Les sentiments au fond de tes beaux yeux - Tome 1 : La magie de Noël
Chapitre 11 : Le cours d’autodéfense ****
La fin de ma semaine de cours se déroule paisiblement et je suis ravie, parce que j’ai trouvé un cours d’autodéfense relativement proche de mon logement et qu’on a accepté que j’y aille pour un essai ce vendredi soir.
Il n’y a pas de bus et j’ai environ vingt-cinq minutes à pied pour m’y rendre, ce qui ne m’enchante pas, mais je me force à faire la route puisque ce cours me parait primordial. Julia n’a pas voulu m’accompagner car elle ne veut pas s’assoir sur son cours de yoga du vendredi soir, ce que je peux comprendre, surtout qu’elle n’a pas franchement besoin d’apprendre à se défendre avec son caractère bien trempé.
Le chemin ne me parait pas inquiétant et je comprends donc vite que ma traversée angoissante du parc mercredi était amplement liée au fait que j’ai aperçu l’homme qui m’a fichu la trouille. Je me sens pleine d’énergie et de volonté à l’idée d’apprendre à casser la figure aux hommes qui voudraient m’embêter, je suis impatiente au possible et je passe les portes avec un sourire satisfait aux lèvres.
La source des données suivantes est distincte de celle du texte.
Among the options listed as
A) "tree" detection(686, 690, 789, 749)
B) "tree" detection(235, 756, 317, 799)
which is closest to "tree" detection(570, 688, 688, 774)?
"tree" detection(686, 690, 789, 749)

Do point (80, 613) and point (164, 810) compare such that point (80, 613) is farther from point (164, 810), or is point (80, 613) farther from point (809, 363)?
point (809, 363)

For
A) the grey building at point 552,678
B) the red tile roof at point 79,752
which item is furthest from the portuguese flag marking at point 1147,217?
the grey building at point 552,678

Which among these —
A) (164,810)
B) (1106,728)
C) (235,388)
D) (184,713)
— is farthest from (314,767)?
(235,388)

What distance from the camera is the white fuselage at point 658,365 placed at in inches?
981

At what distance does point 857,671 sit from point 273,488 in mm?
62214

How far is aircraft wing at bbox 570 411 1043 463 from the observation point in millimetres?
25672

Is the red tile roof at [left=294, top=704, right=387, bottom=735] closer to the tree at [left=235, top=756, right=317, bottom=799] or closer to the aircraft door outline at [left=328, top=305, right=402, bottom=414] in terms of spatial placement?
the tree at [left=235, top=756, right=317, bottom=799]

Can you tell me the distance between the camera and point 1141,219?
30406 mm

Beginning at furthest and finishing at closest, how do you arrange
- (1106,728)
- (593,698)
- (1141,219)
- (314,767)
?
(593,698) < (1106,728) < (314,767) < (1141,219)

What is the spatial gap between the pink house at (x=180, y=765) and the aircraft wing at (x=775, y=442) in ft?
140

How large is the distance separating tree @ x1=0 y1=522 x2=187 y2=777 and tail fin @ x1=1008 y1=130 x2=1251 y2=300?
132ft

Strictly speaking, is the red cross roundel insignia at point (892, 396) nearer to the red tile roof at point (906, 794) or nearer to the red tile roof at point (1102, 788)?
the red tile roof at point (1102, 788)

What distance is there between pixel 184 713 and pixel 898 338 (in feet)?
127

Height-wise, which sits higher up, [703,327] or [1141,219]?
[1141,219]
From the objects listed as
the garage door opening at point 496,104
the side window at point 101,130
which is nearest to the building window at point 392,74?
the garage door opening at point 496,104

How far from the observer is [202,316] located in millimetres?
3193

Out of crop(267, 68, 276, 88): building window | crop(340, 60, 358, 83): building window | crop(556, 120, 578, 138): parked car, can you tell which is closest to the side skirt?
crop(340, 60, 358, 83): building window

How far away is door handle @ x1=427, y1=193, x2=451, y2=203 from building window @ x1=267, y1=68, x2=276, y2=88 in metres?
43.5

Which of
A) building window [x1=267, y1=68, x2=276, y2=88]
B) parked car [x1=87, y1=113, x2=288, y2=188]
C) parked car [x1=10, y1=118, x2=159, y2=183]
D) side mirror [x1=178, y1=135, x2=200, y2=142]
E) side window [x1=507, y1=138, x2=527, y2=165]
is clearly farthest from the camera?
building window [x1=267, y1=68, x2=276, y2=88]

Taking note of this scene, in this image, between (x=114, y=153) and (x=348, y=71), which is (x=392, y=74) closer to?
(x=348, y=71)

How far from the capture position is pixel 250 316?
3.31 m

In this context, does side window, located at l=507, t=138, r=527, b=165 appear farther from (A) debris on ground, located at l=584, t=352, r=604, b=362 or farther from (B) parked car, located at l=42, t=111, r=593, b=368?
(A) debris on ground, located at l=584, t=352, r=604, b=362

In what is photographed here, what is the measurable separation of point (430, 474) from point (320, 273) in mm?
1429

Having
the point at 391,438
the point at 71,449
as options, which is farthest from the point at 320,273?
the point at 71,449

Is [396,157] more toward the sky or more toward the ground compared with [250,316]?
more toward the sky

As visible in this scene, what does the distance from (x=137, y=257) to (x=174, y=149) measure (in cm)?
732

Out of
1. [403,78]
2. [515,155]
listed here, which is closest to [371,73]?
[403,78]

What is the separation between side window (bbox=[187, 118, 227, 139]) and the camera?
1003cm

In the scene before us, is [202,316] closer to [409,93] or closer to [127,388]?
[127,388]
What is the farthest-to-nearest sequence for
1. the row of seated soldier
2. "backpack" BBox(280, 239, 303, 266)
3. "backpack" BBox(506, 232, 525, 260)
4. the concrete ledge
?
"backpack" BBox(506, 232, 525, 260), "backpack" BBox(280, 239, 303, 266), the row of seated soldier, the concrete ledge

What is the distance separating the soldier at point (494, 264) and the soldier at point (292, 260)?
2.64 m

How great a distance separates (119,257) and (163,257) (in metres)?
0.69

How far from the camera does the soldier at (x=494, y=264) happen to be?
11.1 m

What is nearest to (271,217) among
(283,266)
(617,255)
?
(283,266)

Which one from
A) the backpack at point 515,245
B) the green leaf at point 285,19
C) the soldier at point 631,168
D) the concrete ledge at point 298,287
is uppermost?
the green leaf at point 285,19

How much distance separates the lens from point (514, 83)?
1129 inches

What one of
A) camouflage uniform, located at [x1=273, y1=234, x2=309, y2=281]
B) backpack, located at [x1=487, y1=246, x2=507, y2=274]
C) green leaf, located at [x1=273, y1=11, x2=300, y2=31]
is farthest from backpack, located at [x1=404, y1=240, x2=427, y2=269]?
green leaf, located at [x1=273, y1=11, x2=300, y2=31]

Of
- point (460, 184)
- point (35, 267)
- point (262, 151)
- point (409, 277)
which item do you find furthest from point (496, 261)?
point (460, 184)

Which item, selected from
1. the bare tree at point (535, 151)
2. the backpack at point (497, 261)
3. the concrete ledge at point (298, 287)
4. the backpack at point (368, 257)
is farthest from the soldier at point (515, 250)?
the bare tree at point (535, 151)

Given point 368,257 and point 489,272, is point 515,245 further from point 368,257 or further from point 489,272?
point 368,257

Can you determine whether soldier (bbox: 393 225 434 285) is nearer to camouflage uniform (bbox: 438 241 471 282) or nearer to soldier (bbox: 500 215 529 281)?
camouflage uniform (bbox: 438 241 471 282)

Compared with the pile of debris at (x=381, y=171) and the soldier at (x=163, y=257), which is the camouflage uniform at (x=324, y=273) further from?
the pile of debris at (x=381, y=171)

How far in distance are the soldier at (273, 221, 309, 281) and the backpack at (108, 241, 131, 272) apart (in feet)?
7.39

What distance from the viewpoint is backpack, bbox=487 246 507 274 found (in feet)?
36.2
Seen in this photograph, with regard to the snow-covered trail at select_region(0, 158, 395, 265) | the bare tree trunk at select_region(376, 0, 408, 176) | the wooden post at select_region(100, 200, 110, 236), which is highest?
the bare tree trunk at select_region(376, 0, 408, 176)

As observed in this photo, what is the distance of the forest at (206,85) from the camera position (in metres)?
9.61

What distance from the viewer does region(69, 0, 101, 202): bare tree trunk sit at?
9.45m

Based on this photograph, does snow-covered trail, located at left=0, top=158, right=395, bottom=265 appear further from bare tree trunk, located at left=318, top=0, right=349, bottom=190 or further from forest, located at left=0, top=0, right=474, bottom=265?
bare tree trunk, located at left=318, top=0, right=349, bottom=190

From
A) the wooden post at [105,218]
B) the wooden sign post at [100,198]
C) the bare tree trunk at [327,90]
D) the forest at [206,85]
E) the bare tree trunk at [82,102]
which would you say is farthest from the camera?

Je rejoins une bonne vingtaine de femmes dans les vestiaires et je me change dans ma tenue de combattante, à savoir un legging et un débardeur de sport, tandis qu’elles papotent à propos de notre bel instructeur… des femmes quoi.
- Tu es nouvelle ? me demande l’une d’elle.
- Oui…
Elle a un visage ouvert et je me force à sortir un peu de ma coquille puisque j’ai plus ou moins décidé de me faire plus d’amis depuis la soirée chez Tulla où je me suis rendu compte que je n’avais que Julia à appeler pour me sortir des situations d’urgence.
J’essaie donc d’entrer dans leur énergie :
- Alors, l’instructeur est séduisant ? demande-je en affichant mon air le plus enjoué.
- Séduisant ? C’est un euphémisme ! pouffe une deuxième en se tournant vers nous.
- Ah bon ? m’amuse-je.
- Oui, je suis le cours depuis septembre toutes les semaines rien que pour me rincer l’œil quand c’est lui ! glousse-t-elle.
Je ris sincèrement, me rendant compte qu’il n’est pas si dur que ça de communiquer avec les autres et je la taquine même :
- Tu te portes volontaire pour les démonstrations j’imagine ?
- J’aimerais bien ! soupire-t-elle. Mais il ne fait jamais de démonstration avec l’une d’entre nous, il nous montre les mouvements dans le vide !
- Ça ne doit pas être très pratique…, commente-je en fronçant les sourcils.
- Pas vraiment, mais aucune d’entre nous n’ose demander !
Je remonte ma chaussette avant de me redresser, enfin habillée, mais je choisis stratégiquement de ne pas filer dans la salle toute seule comme je l’aurais fait d’habitude. Je reste avec mes « nouvelles amies » pour faire du lien :
- Mais pourquoi donc ? demande-je.
- Je ne sais pas… il est trop…, explique-t-elle en agitant les mains.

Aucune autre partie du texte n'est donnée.